We hold that a trial court has the discretion to sua sponte dismiss a criminal case over the objection of the prosecution where the complaining witness does not wish for the case to proceed.
We need look no further than Crim.R. 48(B) for authority for trial judges to dismiss criminal actions sua sponte. The rule reads:
“Dismissal by the court. If the court over objection of the state dismisses an indictment, information, or complaint, it shall state on the record its findings of fact and reasons for the dismissal.”
Crim.R. 48(B) recognizes by implication that trial judges may sua sponte dismiss a criminal action over the objection of the prosecution, since the rule sets forth the trial court’s procedure for doing so. The rule does not limit the reasons for which a trial judge might dismiss a case, and we are convinced that a judge may dismiss a case pursuant to Crim.R. 48(B) if a dismissal serves the interests of justice.
Trial judges are at the front lines of the administration of justice in our judicial system, dealing with the realities and practicalities of managing a caseload and responding to the rights and interests of the prosecution, the accused, and victims. A court has the “inherent power to regulate the practice before it and protect the integrity of its proceedings.” Royal Indemn. Co. v. J.C. Penney Co. (1986), 27 Ohio St.3d 31, 33-34, 27 OBR 447, 449, 501 N.E.2d 617, 620. Trial courts deserve the discretion to be able to craft a solution that works in a given *616case. Certainly a court’s resources in a domestic violence case are better used by encouraging a couple to receive counseling and ultimately issuing a dismissal than by going forward with a trial and impaneling a jury in a case where the only witness refuses to testify.
We do not suggest that in every domestic violence case where the victim refuses to testify a trial judge has the unfettered power to dismiss the case.
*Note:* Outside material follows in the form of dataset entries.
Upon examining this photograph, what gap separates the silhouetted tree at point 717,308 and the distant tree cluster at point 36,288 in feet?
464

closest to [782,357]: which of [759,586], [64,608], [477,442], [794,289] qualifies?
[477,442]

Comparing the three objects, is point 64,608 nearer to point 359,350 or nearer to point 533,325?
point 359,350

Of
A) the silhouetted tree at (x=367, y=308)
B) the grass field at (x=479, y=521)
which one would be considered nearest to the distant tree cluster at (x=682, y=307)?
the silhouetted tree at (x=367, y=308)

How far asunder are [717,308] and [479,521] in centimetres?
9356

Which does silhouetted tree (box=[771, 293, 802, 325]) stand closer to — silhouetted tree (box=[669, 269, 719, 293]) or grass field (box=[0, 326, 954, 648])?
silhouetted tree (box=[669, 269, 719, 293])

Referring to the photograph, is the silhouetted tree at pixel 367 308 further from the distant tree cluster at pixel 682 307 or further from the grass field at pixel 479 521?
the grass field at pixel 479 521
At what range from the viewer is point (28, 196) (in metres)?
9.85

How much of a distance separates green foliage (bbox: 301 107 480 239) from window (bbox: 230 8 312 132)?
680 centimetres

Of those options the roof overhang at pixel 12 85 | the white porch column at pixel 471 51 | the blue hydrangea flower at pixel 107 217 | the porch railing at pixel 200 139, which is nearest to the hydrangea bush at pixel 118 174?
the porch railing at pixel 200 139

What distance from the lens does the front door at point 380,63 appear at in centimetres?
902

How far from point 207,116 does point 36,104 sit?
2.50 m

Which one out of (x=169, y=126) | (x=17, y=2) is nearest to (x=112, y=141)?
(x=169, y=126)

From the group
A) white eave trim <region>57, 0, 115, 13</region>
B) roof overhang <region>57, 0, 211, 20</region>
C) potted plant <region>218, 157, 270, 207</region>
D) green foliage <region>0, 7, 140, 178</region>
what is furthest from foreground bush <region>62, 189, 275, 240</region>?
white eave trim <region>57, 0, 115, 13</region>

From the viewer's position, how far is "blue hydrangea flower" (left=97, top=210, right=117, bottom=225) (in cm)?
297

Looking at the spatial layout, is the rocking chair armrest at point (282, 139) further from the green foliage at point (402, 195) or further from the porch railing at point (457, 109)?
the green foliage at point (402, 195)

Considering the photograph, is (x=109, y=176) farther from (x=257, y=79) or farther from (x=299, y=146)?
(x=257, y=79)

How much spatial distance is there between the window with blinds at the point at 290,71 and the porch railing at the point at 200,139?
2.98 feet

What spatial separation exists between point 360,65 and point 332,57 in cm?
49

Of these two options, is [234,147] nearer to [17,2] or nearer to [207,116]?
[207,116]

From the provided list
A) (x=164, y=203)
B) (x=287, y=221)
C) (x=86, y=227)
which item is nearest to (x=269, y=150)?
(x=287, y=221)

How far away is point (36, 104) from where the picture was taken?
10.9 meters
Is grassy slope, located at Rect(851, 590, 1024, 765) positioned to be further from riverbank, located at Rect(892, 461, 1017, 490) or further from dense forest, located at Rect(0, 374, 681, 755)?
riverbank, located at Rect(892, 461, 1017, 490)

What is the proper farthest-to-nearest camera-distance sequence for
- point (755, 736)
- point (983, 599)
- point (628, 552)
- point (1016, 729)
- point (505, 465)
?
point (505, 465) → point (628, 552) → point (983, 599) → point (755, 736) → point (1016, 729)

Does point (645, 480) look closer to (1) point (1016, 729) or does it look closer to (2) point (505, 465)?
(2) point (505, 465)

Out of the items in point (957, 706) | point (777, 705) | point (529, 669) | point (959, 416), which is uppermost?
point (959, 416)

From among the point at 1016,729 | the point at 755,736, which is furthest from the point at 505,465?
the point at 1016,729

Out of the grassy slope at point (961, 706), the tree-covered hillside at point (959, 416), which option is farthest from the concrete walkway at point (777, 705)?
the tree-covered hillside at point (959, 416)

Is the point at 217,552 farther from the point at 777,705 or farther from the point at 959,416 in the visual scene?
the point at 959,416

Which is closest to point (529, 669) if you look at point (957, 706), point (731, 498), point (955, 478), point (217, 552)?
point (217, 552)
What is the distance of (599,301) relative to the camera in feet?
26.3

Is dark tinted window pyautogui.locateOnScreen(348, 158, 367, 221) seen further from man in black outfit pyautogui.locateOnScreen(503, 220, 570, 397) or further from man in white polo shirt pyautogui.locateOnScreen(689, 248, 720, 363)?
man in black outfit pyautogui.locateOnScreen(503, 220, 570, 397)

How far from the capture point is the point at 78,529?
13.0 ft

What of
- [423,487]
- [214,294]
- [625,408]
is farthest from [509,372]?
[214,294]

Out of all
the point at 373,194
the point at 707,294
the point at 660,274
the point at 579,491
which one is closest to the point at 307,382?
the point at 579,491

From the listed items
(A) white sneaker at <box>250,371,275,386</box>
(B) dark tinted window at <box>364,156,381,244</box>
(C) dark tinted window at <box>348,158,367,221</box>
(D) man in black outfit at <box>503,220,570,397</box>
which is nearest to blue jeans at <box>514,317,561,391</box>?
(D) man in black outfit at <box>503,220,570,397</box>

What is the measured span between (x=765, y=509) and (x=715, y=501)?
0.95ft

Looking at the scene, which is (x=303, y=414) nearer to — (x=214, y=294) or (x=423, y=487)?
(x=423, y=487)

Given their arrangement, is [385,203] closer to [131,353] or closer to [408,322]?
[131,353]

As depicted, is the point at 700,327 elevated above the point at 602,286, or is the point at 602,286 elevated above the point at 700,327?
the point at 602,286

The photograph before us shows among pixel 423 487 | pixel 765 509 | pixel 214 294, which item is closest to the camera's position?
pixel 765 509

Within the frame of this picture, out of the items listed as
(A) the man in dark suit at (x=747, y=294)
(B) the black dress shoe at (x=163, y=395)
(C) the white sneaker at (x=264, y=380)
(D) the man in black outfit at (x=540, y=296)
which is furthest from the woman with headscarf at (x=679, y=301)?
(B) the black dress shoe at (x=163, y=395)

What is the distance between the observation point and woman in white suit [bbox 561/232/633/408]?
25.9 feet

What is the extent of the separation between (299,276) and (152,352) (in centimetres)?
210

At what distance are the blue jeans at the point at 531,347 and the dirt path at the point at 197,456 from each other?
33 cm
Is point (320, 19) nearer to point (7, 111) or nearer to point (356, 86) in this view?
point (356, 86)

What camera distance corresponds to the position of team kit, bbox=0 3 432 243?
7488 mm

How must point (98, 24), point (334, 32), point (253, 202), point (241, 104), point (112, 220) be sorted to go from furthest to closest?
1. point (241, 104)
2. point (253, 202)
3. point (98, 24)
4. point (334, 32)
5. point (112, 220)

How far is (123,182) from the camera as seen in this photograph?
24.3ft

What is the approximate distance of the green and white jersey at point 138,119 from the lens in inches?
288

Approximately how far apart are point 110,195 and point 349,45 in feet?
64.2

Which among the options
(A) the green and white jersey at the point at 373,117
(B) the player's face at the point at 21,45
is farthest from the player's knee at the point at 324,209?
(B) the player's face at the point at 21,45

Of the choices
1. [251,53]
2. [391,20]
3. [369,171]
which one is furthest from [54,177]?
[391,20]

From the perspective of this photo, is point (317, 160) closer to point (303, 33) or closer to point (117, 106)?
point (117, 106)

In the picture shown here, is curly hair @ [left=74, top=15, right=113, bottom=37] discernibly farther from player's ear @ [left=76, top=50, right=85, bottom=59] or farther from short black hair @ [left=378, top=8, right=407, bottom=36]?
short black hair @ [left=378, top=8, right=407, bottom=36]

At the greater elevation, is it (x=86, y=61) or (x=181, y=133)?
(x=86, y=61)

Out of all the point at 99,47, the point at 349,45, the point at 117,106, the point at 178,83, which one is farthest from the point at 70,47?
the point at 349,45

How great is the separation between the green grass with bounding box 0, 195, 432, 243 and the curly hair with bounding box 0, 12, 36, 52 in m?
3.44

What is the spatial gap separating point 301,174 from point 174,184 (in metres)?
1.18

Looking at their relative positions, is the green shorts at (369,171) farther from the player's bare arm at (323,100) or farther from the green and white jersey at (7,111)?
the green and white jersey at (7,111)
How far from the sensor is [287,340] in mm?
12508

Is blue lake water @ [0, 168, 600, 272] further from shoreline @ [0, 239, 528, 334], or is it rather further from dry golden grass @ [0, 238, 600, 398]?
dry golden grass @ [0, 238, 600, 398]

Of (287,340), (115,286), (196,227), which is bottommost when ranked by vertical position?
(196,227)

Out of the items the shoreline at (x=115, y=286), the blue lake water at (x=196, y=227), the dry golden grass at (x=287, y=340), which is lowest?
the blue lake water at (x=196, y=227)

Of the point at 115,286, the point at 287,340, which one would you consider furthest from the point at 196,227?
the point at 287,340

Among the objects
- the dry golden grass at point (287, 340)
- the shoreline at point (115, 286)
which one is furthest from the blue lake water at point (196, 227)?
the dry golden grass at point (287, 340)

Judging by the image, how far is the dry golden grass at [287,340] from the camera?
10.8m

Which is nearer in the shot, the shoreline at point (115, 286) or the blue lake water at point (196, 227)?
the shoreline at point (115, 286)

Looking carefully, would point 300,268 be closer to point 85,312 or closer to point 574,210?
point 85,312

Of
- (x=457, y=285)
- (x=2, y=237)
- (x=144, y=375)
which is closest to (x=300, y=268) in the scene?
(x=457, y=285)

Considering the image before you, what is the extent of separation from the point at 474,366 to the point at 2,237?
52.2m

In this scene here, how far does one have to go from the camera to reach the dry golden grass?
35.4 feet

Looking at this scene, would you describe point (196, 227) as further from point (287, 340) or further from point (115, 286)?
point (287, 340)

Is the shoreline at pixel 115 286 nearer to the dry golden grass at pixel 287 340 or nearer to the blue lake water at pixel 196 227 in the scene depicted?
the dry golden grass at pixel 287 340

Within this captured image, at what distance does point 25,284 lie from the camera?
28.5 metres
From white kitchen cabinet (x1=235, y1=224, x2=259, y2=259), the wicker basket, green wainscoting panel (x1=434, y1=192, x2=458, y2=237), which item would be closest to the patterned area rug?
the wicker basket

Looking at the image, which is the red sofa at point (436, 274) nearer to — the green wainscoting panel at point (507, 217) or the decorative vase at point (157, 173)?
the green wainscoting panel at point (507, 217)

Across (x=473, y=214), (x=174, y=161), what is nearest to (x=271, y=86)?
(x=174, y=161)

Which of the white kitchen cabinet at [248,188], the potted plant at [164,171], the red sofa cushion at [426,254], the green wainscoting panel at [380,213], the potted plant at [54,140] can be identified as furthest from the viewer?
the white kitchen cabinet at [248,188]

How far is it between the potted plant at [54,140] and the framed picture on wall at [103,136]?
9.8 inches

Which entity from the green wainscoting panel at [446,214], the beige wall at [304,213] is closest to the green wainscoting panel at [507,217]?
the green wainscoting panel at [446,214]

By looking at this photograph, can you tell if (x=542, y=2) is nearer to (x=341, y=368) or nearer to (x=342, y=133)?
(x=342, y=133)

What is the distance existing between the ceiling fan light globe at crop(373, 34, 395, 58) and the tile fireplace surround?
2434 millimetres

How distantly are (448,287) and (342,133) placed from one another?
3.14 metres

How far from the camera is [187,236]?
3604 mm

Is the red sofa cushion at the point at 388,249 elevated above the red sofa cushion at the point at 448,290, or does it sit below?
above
The seriousness of the injuries, the presence of independent witnesses, the status of counseling efforts, whether the complainant’s refusal to testify is coerced, and whether the defendant is a first-time offender are all factors a trial judge should consider, and factors that a reviewing court may consider in determining whether the trial court abused its discretion.
In this case, the trial judge did not abuse his discretion in dismissing the charges. Although Cordiano’s injuries were relatively serious, Busch had not physically abused her before or after the incidents at issue. The record is devoid of evidence other than Cordiano’s testimony that might prove a case against Busch. The trial court methodically over a period of at least a month determined that Cordiano was not being coerced and truly did not wish to testify. The court had her August 5, 1994 affidavit to that effect. She so testified under oath in a pretrial, on two other occasions when the trial was continued, and finally on the day when the charges were dismissed. The trial judge made sure the couple was in counseling, that Cordiano wanted to see the charges dropped, and that she was not being coerced. The trial court knew that Cordiano had spoken with prosecutors and a representative of the prosecutor’s witness assistance program. Cordiano also testified that she did not fear a flare-up in Busch’s behavior.
An abuse of discretion implies that the trial court’s attitude, as evidenced by its decision, was unreasonable, arbitrary, or unconscionable. State v. Jenkins (1984), 15 Ohio St.3d 164, 222, 15 OBR 311, 361, 473 N.E.2d 264, 313. The trial court in this case handled the case well. It was not until Cordiano had testified on several occasions that the trial court finally dismissed the charges. Until that point, the court used a possible dismissal as an incentive for the couple to continue in counseling.
In this case, the trial court used its judicial power to do its best with a matter which no longer seemed to fit the court system. Trial judges have the discretion to determine when the court has ceased to be useful in a given case. The trial judge made a permissible determination here.
Accordingly, we reverse the judgment of the court of appeals.
Judgment reversed.
Moyer, C.J., Resnick and F.E. Sweeney, JJ., concur. *617Stratton, J., concurs separately. Douglas and Cook, JJ., dissent.